Neo4j is a high performance graph database. It is ACID-compliant transactional database with native graph storage and processing.

Following figure shows the basic concepts in Neo4j:

The Labeled Property Graph Model

It contains Nodes, Relationships, Properties and Labels:

  • Nodes are the main elements and connected via relationships
  • Nodes can have one or more properties (i.e., key/value pairs) and labels
  • Relationships are directed and have one or more properties
  • Properties are named values where the name(key) is a string
  • Labels are used to group nodes into sets(groups)

Neo4j allows users to use a SQL-like language: Cypher to manipulate the stored graphs.

The Graph Query Language: Cypher

Cypher is a graph query language that allows for expressive and efficient querying of graph data. Like SQL, Cypher is a declarative query language that allows users to state what actions they want to be performed (such as match, insert update or delete) upon their graph data without requiring them to describe exactly how to do it.

Most of the keywords of Cypher are inspired by SQL (e.g. WHERE and ORDER BY).
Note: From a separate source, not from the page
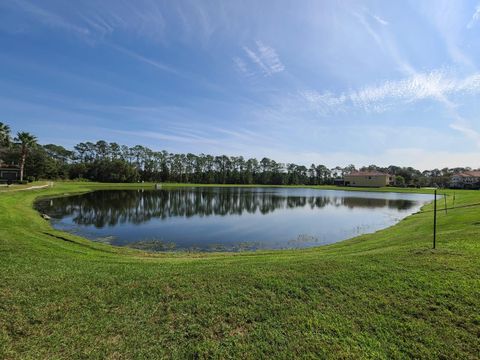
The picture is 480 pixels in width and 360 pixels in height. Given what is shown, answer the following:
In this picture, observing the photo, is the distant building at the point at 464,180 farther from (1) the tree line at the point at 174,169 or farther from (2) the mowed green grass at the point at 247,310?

The pattern matching borrows from SQARQL.

Cypher example

  1. Create a person node in database:

    CREATE (ee:Person {name: "Emil", from: "Sweden"})
    
    • CREATE clause to create data
    • () parenthesis to indicate a node
    • ee:Person a variable ‘ee’ and label ‘Person’ for the new node
    • {} brackets to add properties to the node
  2. Find the node representing Emil:

    MATCH (ee:Person) WHERE ee.name = "Emil" RETURN ee;
    
    • MATCH clause to specify a pattern of nodes and relationships
    • (ee:Person) a single node pattern with label ‘Person’ which will assign matches to the variable ‘ee’
    • WHERE clause to constrain the results
    • ee.name = "Emil" compares name property to the value “Emil”
    • RETURN clause used to request particular results
  3. Find Emil’s friends:

    MATCH (ee:Person)-[:KNOWS]-(friends)
    WHERE ee.name = "Emil" RETURN ee, friends
    
    • -[:KNOWS] matches “KNOWS” relationships (in eigher direction)
    • (friends) will be bound to Emil’s friends
  4. Johan is learning to surf. He wants to find a friend’s friend who already does:

    MATCH (js:Person)-[:KNOWS]-()-[:KNOWS]-(surfer)
    WHERE js.name="Johan" AND surfer.hobby = "surfing"
    RETURN DISTINCT surfer
    
    • () empty parenthesis to ignore these nodes
    • DISTINCT because more than one path will match the pattern

Graph algorithms with Neo4j

Neo4j has an efficient graph algorithm library. This library warps graph algorithms as Cypher procedures. It currently contains implementations of the following algorithms:

  • Centralities
    • Page Rank (algo.pageRank)
    • Betweenness Centrality (algo.betweenness)
    • Closeness Centrality (algo.closeness)
  • Community Detection
    • Louvain (algo.louvain)
    • Label Propagation (algo.labelPropagation)
    • Weakly Connected Components (algo.unionFind)
    • Strongly Connected Components (algo.scc)
    • Triangle Count/ Clustering Coefficient (algo.triangleCount)
  • Path Finding
    • Minimum Weight Spanning Tree (algo.mst)
    • All Pairs and Single Source Shortest Path (algo.shortestPath and algo.allShortestPaths)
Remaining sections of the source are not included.